Tony G
Il pro poker Tony G nasce in Lituania nel 1973 ma si trasferisce presto in Australia con la propria famiglia, ormai stanca di sottostare alle pressioni del regime comunista lituano. Dimostra la sua suscettibilità alle competizioni, quando, a soli sette anni, è iscritto dai genitori ad una scuola di scacchi e diventa campione lituano di Rubik’s Cube all’età di 11 anni. La madre sogna per lui un futuro da avvocato e Tony G, per non gravare sulle finanze della famiglia, si avvicina al mondo delle scommesse sportive e comincia a giocare a poker con l’intento di pagarsi in maniera autonoma il proprio percorso di studi. L’incontro col poker, invece, avviene quando ha appena compiut i diciotto anni e fin da subito si farà notare per la sua spiaccata parlantina ai tavoli e per l’interpretazione aggressiva che fa del gioco. Caratteristiche queste che contribuiranno a farlo diventare un’icona del poker. Resta memorabile l’episodio accaduto nel 2003 durante il World Poker Tour Grand Prix de Paris: Howard Lederer si rifiutò di stringere la mano di Tony G, perchè fortemente innervosito dal suo continuo parlare durante l’intero corso del tavolo finale.
In realtà, il chiacchiericcio continuo è parte integrante dello stile di gioco di Tony G, giacchè egli stesso ritiene che parlare costantemente ad un tavolo da gioco è un modo per sfruttare a pieno la componente psicologica del poker, cosa meno realizzabile nel poker per pc. Utilizza pertanto la sua abilità vocale per capire caratterialmente l’avversario e riuscire a trovare il modo per metterlo sotto pressione. La sua carriera ha inizio ai tavoli di Draw e Seven Card Stud. Ma ottiene risultati davvero pessimi, giacchè privo d’ esperienza ed ancora troppo giovane. Decide allora di studiare il gioco e questo lo indurrà a capire soprattutto l’importanza e l’utilità di costruirsi un solido bankroll, aspetto fondamentale per poter partecipare a determinate competizioni e per non soffrire troppo delle oscillazioni che ogni singola partita inevitabilmente comporta.
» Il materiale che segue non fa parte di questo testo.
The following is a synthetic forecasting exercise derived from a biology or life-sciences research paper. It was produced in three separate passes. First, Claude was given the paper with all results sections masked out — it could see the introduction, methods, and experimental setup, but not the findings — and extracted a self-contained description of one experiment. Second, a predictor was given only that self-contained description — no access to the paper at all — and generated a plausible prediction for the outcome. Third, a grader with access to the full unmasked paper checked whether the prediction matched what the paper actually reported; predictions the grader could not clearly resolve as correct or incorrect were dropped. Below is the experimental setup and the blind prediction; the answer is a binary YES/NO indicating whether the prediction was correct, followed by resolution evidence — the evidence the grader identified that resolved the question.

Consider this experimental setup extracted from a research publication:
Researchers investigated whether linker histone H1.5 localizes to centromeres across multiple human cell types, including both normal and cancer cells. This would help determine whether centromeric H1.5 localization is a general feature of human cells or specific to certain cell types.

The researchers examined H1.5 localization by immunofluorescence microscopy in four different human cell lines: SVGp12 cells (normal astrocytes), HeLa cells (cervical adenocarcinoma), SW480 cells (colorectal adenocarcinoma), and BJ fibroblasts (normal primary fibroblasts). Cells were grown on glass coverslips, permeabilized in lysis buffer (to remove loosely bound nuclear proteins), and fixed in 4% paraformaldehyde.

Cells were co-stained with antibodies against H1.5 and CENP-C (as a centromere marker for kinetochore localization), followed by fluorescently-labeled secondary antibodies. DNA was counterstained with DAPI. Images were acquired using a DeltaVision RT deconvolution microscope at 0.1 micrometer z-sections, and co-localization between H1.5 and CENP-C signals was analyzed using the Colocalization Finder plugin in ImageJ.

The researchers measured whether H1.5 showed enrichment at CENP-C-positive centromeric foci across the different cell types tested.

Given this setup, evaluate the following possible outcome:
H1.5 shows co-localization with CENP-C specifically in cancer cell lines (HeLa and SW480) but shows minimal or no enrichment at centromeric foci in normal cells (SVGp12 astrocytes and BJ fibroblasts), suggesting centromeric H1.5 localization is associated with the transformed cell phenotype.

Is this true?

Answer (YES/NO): NO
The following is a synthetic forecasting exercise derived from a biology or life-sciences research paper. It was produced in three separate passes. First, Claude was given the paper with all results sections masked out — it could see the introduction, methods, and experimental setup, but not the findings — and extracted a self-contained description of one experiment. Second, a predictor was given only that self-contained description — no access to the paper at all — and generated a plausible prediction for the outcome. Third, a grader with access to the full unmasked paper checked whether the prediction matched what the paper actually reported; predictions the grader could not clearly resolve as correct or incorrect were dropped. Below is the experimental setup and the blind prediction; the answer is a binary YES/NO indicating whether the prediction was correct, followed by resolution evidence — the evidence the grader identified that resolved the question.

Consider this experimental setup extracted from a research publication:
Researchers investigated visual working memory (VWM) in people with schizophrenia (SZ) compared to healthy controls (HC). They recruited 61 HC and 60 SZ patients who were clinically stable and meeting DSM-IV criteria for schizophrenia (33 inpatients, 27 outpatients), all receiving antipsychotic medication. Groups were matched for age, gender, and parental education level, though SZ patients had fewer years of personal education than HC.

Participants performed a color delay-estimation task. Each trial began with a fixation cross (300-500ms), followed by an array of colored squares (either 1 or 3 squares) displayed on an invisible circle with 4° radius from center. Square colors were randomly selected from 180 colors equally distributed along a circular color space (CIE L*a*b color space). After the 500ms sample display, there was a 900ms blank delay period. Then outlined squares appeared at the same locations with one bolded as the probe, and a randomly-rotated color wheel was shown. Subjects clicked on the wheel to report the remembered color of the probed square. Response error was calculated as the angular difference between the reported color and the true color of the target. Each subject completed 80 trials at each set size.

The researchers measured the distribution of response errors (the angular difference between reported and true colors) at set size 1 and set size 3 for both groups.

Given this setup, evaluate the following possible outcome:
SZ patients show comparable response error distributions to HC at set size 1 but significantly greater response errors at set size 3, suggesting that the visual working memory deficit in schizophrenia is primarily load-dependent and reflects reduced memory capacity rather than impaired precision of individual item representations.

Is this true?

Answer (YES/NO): NO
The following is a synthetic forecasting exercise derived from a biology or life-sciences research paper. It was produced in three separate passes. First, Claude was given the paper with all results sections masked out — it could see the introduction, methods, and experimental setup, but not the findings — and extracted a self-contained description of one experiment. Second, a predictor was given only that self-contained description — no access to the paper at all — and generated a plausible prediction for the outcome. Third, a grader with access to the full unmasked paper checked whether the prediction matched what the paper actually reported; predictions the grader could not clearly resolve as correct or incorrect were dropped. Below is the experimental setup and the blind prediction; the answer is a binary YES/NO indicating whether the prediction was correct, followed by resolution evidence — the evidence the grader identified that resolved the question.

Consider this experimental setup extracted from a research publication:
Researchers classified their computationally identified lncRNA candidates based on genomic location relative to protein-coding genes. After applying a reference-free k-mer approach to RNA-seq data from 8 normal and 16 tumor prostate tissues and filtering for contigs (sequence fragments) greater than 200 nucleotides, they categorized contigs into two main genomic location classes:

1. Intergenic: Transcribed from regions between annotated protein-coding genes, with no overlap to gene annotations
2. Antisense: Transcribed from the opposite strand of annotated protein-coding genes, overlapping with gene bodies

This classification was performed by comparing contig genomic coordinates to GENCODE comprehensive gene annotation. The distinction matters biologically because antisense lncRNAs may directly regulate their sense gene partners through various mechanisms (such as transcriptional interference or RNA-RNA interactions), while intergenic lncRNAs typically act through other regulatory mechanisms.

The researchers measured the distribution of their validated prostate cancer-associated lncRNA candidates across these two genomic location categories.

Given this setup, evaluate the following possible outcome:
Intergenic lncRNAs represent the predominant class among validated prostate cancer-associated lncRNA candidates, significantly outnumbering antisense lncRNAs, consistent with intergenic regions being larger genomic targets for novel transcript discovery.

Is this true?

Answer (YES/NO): NO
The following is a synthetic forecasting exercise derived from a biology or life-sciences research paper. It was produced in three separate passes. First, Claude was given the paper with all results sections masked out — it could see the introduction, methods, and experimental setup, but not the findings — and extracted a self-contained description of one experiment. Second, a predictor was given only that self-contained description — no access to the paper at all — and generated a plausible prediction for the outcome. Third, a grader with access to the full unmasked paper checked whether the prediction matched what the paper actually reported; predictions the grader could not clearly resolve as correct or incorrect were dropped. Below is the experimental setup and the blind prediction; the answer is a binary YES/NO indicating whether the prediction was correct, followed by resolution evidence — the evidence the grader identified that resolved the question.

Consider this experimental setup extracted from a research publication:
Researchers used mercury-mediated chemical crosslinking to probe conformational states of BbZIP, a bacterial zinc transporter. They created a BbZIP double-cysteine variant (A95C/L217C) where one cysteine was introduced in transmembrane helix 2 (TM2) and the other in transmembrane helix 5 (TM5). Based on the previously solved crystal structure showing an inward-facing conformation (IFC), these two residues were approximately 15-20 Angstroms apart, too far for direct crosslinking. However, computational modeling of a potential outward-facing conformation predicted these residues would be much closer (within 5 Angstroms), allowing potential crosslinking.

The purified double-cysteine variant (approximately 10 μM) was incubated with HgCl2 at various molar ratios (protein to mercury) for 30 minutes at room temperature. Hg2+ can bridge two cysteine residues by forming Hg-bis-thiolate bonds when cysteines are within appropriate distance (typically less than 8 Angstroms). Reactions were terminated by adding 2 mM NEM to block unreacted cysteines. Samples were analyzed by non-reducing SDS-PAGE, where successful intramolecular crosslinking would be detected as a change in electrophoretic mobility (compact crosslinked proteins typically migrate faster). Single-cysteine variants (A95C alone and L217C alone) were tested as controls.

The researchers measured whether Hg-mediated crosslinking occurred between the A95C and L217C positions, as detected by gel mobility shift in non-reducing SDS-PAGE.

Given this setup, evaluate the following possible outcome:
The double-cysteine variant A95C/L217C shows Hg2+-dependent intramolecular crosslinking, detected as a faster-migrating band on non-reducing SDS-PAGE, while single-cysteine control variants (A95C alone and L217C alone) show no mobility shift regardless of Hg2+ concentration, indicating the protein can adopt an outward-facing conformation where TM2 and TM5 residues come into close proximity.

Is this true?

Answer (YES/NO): YES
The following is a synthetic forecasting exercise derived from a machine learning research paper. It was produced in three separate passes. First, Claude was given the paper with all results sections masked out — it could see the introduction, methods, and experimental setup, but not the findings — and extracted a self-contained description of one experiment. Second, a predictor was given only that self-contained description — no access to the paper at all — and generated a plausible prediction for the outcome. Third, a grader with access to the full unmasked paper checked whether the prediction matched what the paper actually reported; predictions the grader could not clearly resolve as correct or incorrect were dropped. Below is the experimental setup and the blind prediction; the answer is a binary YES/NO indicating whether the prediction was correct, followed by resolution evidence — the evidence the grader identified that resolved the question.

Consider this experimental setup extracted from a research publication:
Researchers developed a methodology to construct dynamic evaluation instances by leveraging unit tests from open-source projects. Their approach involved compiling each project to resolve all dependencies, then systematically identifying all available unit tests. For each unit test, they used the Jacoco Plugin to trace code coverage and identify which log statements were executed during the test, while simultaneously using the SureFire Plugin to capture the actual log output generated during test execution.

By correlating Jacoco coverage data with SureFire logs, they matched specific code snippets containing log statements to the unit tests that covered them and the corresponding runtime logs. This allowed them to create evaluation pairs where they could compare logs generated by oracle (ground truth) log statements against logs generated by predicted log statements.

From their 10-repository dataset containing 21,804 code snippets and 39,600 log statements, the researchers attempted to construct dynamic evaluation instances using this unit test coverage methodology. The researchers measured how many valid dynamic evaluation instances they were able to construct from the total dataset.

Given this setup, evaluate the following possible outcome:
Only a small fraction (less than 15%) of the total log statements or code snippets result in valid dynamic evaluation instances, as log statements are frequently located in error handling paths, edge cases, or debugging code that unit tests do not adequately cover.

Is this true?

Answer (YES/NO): YES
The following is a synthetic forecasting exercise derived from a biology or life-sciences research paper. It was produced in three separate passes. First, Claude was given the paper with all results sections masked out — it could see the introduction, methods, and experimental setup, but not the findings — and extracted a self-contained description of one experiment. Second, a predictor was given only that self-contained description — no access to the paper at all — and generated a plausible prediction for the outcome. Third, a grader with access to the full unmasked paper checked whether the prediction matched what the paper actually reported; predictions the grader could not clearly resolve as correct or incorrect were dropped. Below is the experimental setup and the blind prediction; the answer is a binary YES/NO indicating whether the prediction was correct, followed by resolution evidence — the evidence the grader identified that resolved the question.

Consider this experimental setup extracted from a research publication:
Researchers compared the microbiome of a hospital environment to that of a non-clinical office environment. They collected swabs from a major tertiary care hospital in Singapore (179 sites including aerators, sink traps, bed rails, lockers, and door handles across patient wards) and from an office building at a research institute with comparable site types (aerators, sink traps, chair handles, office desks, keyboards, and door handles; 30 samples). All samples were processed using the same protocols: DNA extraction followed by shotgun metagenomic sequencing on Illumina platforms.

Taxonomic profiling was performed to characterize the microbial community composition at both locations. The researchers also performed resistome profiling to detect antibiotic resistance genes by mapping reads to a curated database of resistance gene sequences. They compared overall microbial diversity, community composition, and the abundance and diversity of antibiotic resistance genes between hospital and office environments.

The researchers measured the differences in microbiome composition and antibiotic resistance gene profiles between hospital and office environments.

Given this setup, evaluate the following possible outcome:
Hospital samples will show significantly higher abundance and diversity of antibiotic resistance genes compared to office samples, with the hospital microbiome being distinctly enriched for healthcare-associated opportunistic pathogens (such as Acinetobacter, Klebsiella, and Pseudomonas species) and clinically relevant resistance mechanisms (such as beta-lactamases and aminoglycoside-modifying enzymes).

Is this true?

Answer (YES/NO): YES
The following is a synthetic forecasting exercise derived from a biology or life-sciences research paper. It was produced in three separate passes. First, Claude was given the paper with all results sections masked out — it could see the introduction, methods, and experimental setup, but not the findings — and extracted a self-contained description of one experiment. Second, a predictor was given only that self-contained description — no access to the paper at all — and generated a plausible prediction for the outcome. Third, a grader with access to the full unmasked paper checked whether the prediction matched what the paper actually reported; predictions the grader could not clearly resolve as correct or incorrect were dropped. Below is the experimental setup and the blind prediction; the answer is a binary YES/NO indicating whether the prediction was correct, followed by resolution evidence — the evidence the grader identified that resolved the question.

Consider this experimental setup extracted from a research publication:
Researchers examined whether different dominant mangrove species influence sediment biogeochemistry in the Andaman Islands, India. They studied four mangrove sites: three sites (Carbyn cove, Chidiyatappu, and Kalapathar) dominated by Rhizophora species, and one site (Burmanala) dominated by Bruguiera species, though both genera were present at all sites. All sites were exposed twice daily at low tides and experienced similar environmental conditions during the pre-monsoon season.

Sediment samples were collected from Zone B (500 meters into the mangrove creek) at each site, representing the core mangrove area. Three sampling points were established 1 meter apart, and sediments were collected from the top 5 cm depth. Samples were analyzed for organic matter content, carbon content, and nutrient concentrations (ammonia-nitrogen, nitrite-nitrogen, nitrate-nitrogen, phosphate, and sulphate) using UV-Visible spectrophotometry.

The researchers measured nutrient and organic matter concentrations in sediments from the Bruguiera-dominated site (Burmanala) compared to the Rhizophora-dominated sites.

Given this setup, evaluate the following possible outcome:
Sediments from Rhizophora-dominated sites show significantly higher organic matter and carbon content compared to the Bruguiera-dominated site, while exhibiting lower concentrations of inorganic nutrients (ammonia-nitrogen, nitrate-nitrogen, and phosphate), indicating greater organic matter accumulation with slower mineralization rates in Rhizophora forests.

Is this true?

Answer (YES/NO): NO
Il suo primo risultato di prestigio arriva nel 2004 quando giunge due volte a premio alle WSOP nel Seven Card Stud e nel Pot Limit Texas Holdem. Dopo tre mesi arriva secondo all’England’s Surinder Sunar,vincendo $414,478. Nel 2005 vince il $5000 No Limit Hold Em-Main Event del Campionato europeo di Poker con ben $ 456,822 intascati e nello stesso anno arriva al tavolo finale del World Speed Poker Open. Nel 2006 vince il WPT Bad Boys of Poker II event vincendo l’heads up contro Mike Matusow e si classifica secondo all’Intercontinental Poker Championship portando a casa $150,000. A novembre del 2006 vince il Betfair Asian Poker Tour di Singapore con $451,700 di premio, la cui metà viene devoluta in beneficenza. Sempre nel 2006 arriva secondo al PartyPoker Intercontinental Poker Championship. Nel Novembre 2007 si aggiudica il torneo di Mosca con un premio da $205,000 che viene interamente devoluto in beneficenza a favore degli orfanotrofi russi, oltre ad andare tre volte ITM alle WSOP. Tra il 2008 e il 2009 conquista altri cinque ITM alle World Series oltre ad un ottimo terzo posto al Grand Final dell’EPT a Montecarlo che gli vale oltre $550,000. Nel 2009 le vincite di Tony G toccano i quattro milioni di dollari. Non ci vuole molto per capire il motivo per il quale gli viene atribuito il soprannome di “The Mouth From Down Under”, che lo qualifica come uno dei più forti giocatori di poker al mondo.